##### PASSAGE SHOWN #####
Date: June 1, 2022 By: /s/ Corrado De Gasperis
    
Name: Corrado De Gasperis
Title: Executive Chairman and Chief Executive Officer





CERTIFICATE OF
AMENDED AND RESTATED ARTICLES OF INCORPORATION

Pursuant to the provisions of Nevada Revised Statutes 78.390, the undersigned officer of Comstock Mining Inc., a Nevada corporation, does hereby certify as follows:

A.    The board of directors of the corporation has duly adopted resolutions proposing to change the name of the corporation from “Comstock Mining Inc.” to “Comstock Inc.” and to amend and restate the articles of incorporation of the corporation as set forth below, declaring such amendment and restatement to be advisable and in the best interests of the corporation.

B.    The change of the name of the corporation, the increase in the number of shares of common stock authorized by the Corporation from 158,000,000 to 245,000,000 and the amendment and restatement of the articles of incorporation as set forth below has been approved by at least a majority of the voting power of the stockholders of the corporation, which is sufficient for approval thereof.

C.    This certificate sets forth the text of the articles of incorporation of the corporation as amended and restated in their entirety to this date as follows on the following pages attached hereto.

IN WITNESS WHEREOF, I have executed this Certificate of Amended and Restated Articles of Incorporation as of May 26, 2022.

/s/ Corrado DeGasperis
Name: Corrado DeGasperis
Title: Executive Chairman & Chief Executive Officer

4864-3787-0613.2



AMENDED AND RESTATED ARTICLES OF INCORPORATION OF
Comstock Inc.

ARTICLE I
NAME OF THE CORPORATION

The name of the corporation (the “Corporation”) is Comstock Inc.
#####
*TASK REQUIREMENTS:*
#1 In the Comstock certificate, what new name did the board of directors propose for Comstock Mining Inc.?
#2 List each change that paragraph B of the Comstock certificate says was approved by at least a majority of the stockholders' voting power.
#3 Carry the Comstock articles of incorporation forward, beginning after the sentence giving the corporation's name.
The lines that come after this have no connection to the Comstock certificate.
##### SOURCE DATA #####
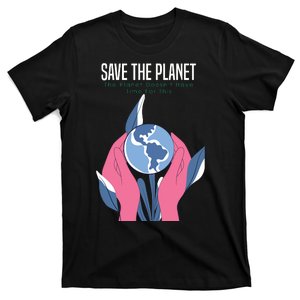 Save The Planet T-Shirt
#####
*OUTPUTS BY TASK:*
#1 Comstock Inc.

#2
- The change of the corporation's name
- The increase in authorized shares of common stock from 158,000,000 to 245,000,000
- The amendment and restatement of the articles of incorporation

#3
ARTICLE II
REGISTERED OFFICE; REGISTERED AGENT

The Corporation may, from time to time, in the manner provided by law, appoint or change the registered agent and registered office of the Corporation within the State of Nevada. The Corporation may also maintain an office or offices for the conduct of its business, either within or without the State of Nevada.

ARTICLE III
PURPOSE; POWERS

The purpose of the Corporation shall be to engage in any lawful act or activity for which corporations may be organized and incorporated under the laws of the State of Nevada, including the Nevada Revised Statutes, as amended from time to time (the “NRS”). The Corporation shall have (a) all powers now or hereafter authorized by or vested in corporations pursuant to the provisions of the NRS.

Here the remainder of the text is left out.